Cleft lip with or without cleft palate (CL/CP) is one of the most common structural birth defects, with treatment in multiple surgeries, speech therapy, and orthodontic treatments over first 18 years of life. Of special interest is etiology, incidence, risk factors and prevention. Better understanding of the embryology and genetics of orofacial clefting is crucial for development of a biologically relevant orofacial cleft classification system. The recent identification of specific genes involved in syndromic and non-syndromic orofacial clefting shows a correlation between both conditions with an overlapping genetic basis.

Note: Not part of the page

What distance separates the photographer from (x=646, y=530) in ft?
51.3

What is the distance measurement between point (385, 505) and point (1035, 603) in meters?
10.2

However, it has limited application with screening of specific candidates, association studies and genome-wide scans in revealing the molecular basis of human clefting. With a heavy bearing of this condition on the patient and the family alike, providing care for these patients and families can be challenging. Surgically repaired clefts have residual deformity due to scarring and abnormal facial development affecting the social integration of the patient. It is of paramount importance, as the first contact professional, the oral physician must be patient, understanding and empathetic and must record a complete prenatal and natal history; urge the parents to seek immediate care and stress the importance of genetic counselling and prenatal diagnosis in the event of a future pregnancy.